Decoherence by black holes via holography
Shoichi Kawamoto, Da-Shin Lee, Chen-Pin Yeh
TL;DR
This work investigates decoherence in quantum systems coupled to strongly interacting environments using holographic duality with Lifshitz scaling. By computing the holographic influence functional from on-shell bulk actions in Lifshitz spacetimes and Lifshitz black holes, it shows that zero temperature environments yield supraohmic dissipation with vanishing decoherence at long flight times, while finite-temperature environments produce a constant, ohmic decoherence rate that scales with temperature. The study further uncovers a stringy (finite $\alpha'$) correction and analyzes Unruh-effect-driven decoherence, including holographic EPR pairs, where causal contact can suppress decoherence of one partner.
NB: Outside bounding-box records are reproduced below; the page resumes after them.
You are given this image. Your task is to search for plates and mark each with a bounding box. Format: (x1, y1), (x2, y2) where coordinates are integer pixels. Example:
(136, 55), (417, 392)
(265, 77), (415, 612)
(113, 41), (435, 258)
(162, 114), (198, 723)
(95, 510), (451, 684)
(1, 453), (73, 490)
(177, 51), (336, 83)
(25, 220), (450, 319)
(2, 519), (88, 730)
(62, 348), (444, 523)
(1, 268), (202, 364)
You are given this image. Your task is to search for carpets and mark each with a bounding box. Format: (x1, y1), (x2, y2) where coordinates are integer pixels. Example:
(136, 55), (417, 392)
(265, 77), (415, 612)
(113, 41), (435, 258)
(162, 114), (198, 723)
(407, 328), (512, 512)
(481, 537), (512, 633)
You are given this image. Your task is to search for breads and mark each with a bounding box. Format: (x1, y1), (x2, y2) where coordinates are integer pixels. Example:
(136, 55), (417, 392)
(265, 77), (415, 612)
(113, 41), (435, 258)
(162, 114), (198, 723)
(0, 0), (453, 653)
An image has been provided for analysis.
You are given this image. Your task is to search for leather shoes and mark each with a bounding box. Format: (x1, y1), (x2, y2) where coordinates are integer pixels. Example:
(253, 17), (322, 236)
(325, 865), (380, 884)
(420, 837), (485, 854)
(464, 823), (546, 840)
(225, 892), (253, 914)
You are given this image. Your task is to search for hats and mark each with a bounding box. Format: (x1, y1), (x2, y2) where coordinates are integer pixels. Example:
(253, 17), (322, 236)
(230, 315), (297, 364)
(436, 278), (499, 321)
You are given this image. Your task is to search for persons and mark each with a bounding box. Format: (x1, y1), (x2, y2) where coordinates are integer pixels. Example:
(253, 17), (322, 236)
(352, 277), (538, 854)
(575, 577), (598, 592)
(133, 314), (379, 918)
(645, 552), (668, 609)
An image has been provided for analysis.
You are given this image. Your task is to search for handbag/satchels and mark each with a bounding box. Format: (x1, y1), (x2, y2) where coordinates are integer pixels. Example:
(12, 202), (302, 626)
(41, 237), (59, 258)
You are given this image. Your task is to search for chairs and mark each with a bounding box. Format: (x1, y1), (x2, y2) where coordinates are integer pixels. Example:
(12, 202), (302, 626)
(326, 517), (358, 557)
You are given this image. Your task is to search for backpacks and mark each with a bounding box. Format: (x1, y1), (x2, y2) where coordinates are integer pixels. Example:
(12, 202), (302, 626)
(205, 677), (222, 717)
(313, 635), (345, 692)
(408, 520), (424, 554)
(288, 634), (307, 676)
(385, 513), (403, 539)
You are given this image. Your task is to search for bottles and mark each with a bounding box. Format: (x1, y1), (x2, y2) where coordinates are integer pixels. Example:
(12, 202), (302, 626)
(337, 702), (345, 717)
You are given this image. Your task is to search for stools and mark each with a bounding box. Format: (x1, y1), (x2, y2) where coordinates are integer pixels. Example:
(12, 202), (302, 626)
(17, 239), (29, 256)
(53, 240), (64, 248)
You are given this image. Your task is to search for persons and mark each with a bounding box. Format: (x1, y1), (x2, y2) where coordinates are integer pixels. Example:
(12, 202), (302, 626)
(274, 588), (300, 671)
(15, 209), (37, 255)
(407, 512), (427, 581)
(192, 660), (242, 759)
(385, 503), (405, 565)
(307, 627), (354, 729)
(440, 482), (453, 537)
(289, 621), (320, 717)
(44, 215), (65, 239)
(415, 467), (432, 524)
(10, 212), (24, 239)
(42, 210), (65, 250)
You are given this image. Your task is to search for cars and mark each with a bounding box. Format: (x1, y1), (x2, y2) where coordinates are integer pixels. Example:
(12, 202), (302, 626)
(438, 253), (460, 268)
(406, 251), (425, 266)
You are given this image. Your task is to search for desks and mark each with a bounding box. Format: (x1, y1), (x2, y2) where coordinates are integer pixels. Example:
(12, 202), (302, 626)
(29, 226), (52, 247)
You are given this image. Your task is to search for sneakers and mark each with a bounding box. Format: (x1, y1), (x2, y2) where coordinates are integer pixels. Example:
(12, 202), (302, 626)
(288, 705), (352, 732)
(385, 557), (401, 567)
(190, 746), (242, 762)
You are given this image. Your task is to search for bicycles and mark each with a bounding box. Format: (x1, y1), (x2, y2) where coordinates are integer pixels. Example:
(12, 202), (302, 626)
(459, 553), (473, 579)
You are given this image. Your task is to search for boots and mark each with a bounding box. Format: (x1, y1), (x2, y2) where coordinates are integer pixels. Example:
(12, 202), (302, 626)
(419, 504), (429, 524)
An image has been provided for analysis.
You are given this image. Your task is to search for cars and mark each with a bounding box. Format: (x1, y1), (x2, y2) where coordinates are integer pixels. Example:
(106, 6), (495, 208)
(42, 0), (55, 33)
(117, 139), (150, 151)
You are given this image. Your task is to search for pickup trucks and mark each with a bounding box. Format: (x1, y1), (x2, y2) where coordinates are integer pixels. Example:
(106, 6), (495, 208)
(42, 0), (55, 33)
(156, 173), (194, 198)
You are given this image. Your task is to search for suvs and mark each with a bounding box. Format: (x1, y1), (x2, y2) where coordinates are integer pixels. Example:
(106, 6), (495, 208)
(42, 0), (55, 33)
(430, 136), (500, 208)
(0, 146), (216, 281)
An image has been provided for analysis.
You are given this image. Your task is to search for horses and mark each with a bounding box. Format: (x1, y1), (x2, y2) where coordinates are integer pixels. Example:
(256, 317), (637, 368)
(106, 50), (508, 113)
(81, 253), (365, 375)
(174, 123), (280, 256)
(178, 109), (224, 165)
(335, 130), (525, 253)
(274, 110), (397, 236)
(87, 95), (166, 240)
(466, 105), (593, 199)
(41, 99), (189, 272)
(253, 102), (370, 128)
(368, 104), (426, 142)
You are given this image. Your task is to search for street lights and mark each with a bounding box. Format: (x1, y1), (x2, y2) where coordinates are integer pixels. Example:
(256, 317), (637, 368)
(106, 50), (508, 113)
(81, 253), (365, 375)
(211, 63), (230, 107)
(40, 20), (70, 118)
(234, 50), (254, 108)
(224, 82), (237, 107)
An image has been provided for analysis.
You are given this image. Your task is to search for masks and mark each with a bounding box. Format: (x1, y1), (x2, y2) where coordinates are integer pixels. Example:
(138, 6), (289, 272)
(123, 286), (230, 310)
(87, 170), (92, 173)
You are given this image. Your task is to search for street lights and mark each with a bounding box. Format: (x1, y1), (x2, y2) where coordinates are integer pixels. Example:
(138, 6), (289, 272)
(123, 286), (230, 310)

Overall, the results provide a quantum-gravitationally consistent picture linking flat-space coherence, Lifshitz dynamics, and black-hole decoherence, hinting at how finite-$N$ effects might refine our understanding of information retention in holographic black holes.
Abstract
In this note, we reexamine decoherence effects in quantum field theories with gravity duals. The thought experiment proposed in \cite{DSW_22, DSW_23}, which reveals novel decoherence patterns associated with black holes, also manifests itself from the perspective of the boundary theory. In particular, we consider a moving mirror coupled to quantum critical theories characterized by a dynamical exponent $z$ that are dual to asymptotically Lifshitz geometries. The interference experiment occurs on the boundary, where a superposition of two spatially separated quantum states of a mirror is maintained for a finite time $τ_0$ before recombination. We find that the interaction with a quantum field at finite temperature, arising from the presence of a Lifshitz black hole, leads to a constant decoherence rate. In contrast, for the zero-temperature case corresponding to pure Lifshitz spacetime, the decoherence rate vanishes in the large-time limit $τ_0 \to \infty$. Remarkably, in the zero-temperature regime, the decoherence exhibits a power-law decay at large $τ_0$ as $z \rightarrow \infty$, a behavior reminiscent of the decoherence patterns seen in extremal black hole geometries. In addition, we investigate the decoherence of one particle in an EPR pair constructed holographically. Our results indicate that causality plays a crucial role in determining whether the entanglement leads to the suppression of decoherence in the other particle.